Exercise task >>
How many lines of the material below contain the string "sidewalk"? Case counts. Reply with the number alone.

▼

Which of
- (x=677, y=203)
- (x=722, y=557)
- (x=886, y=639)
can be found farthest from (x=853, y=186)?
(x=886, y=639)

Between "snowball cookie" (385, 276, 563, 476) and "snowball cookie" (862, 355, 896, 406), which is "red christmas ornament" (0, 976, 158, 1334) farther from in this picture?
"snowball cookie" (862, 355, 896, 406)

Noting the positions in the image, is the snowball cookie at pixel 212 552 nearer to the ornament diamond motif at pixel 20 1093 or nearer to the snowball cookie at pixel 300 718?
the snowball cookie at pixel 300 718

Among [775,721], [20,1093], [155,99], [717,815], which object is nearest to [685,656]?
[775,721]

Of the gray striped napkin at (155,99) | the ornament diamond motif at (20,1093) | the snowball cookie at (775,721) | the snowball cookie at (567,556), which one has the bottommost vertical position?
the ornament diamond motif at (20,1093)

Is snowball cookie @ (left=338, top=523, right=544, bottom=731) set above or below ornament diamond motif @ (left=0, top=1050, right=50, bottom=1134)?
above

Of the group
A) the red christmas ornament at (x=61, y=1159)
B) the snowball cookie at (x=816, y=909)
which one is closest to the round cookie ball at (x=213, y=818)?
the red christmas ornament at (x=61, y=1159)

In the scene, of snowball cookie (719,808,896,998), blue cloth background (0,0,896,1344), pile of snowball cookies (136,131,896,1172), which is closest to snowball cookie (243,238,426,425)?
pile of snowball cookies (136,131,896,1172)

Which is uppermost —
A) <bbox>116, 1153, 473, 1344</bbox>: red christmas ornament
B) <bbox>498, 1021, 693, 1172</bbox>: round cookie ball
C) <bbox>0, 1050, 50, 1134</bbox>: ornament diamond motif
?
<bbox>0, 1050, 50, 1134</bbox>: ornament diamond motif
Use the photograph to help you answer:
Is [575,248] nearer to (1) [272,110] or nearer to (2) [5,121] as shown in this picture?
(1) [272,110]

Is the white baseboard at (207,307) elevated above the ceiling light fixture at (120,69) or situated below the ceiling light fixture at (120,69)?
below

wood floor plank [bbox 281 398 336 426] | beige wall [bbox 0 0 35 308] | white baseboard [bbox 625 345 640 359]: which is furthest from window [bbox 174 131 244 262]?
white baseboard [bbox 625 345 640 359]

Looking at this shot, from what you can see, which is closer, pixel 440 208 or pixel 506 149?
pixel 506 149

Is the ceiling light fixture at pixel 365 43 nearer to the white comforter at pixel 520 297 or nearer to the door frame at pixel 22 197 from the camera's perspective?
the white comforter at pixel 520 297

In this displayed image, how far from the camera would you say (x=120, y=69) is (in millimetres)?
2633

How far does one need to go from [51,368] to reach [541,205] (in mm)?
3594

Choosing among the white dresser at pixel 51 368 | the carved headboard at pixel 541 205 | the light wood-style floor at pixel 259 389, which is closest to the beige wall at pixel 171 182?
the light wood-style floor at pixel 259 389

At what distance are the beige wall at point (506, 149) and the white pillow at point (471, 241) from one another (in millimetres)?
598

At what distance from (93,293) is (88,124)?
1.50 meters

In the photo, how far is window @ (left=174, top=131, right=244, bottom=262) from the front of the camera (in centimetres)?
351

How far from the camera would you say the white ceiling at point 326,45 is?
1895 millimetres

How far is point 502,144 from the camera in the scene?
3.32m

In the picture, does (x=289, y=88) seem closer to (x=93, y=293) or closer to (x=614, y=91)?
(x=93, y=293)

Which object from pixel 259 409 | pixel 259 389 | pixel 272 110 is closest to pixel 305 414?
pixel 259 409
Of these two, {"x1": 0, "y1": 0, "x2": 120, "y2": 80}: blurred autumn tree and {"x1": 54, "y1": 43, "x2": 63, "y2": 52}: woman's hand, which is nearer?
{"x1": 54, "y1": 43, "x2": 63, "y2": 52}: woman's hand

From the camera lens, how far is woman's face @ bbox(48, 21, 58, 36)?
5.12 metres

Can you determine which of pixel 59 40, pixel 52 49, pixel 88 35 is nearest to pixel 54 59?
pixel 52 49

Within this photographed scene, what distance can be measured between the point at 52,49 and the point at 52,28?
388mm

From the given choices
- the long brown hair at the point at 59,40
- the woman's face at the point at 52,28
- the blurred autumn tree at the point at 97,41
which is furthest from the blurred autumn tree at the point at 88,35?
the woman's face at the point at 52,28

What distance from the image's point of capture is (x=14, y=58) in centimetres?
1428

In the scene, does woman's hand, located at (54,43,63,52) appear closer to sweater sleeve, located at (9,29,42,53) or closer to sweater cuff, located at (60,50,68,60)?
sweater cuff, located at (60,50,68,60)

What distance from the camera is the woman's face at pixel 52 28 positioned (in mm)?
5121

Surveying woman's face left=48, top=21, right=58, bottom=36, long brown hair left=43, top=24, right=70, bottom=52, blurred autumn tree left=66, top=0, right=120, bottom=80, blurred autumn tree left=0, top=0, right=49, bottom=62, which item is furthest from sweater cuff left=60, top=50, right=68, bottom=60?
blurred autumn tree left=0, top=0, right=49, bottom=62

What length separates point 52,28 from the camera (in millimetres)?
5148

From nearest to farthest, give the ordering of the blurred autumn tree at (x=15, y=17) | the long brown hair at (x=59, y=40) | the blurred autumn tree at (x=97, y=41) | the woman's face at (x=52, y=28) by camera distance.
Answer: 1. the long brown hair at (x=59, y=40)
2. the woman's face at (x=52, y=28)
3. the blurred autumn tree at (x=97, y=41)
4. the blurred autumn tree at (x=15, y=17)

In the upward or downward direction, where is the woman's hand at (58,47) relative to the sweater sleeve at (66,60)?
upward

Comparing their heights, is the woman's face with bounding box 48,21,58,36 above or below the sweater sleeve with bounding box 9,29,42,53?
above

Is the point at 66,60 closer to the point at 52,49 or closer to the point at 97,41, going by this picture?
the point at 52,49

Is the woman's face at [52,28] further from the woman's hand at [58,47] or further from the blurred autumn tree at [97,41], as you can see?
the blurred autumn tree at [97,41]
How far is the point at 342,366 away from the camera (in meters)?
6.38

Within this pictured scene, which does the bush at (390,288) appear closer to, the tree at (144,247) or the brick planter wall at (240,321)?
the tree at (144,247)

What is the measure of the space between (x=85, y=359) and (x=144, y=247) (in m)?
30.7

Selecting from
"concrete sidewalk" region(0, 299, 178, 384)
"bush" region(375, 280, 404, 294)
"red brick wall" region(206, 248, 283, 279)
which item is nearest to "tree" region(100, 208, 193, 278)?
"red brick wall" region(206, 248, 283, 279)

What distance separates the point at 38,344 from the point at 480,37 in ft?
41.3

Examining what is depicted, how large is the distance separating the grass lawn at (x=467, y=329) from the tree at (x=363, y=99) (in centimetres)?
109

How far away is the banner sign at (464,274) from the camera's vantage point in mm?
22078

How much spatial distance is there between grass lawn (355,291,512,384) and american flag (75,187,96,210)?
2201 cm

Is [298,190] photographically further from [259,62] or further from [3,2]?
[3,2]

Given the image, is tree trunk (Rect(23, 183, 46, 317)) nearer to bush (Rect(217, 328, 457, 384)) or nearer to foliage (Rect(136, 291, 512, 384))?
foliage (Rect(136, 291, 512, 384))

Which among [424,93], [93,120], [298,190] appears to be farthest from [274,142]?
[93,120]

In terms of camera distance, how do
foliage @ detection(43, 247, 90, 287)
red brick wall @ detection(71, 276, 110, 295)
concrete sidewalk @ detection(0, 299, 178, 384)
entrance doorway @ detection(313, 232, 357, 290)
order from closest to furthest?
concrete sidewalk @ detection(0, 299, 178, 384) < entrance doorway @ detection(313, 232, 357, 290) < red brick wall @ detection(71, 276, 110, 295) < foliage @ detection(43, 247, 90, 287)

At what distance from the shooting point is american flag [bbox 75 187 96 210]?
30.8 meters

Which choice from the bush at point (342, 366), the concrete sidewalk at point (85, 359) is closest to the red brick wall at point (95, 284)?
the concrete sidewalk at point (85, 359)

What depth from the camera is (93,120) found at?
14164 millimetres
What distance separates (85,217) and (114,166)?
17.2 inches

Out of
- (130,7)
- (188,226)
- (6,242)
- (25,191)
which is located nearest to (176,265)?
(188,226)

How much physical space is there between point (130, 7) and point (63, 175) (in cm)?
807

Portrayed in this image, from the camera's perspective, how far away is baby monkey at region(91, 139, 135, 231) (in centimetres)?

▲

Task answer >>
5